国や歯科関連業界では「80歳で20本の歯が維持できるように」との指針を示し、その達成者を「8020達成者」と呼んでいる(【「8020(ハチマルニイマル)運動」とは?(日本歯科医師会)】)。一方で歯科疾患実態調査ではその推移を検証する際に、単純に「70代後半」「80代前半」の値を単純に足して2で割る手法を用いており、それによると2016年では「8020達成者」は50.2%との結果が出ている。

同じ手法で公開された過去のデータから「8020達成者」の比率を算出、その推移を示したのが次のグラフ。

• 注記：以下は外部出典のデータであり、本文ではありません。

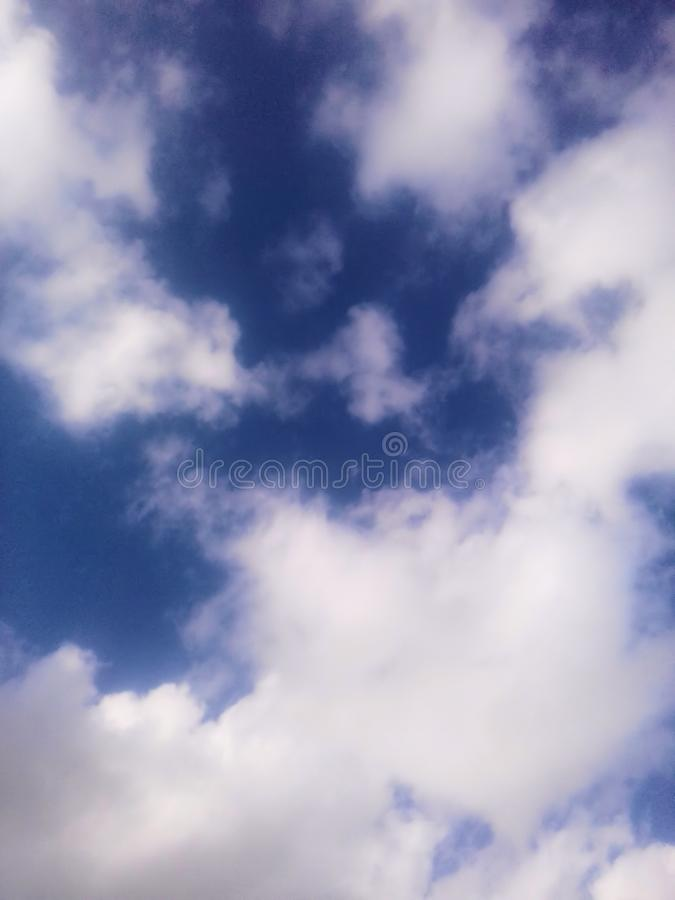 заволакивает небеса стоковая фотография rf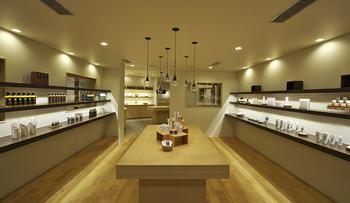 遠軽町内に本店があるほか、札幌市内では「丸井今井」など、新千歳空港内「クラフトスタジオ」でも取扱があります。新千歳空港には限定商品もありますよ。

着実に上昇過程にあることが分かる。

↑ 「8020達成者」推定比率推移
↑ 「8020達成者」推定比率推移

上昇理由について歯科疾患実態調査には記載は無いが(報道資料には「この調査結果を踏まえ、「8020運動」を含む歯科口腔保健施策を今後も推進していきます」との記述がある)、歯科医療や歯周病対策・予防の啓蒙の浸透、意識の向上などが原因として考えられる。

歯は永久歯に生え変わった後は、再生することは無い。自分の一生を支える器官として、大切にしたいものではある。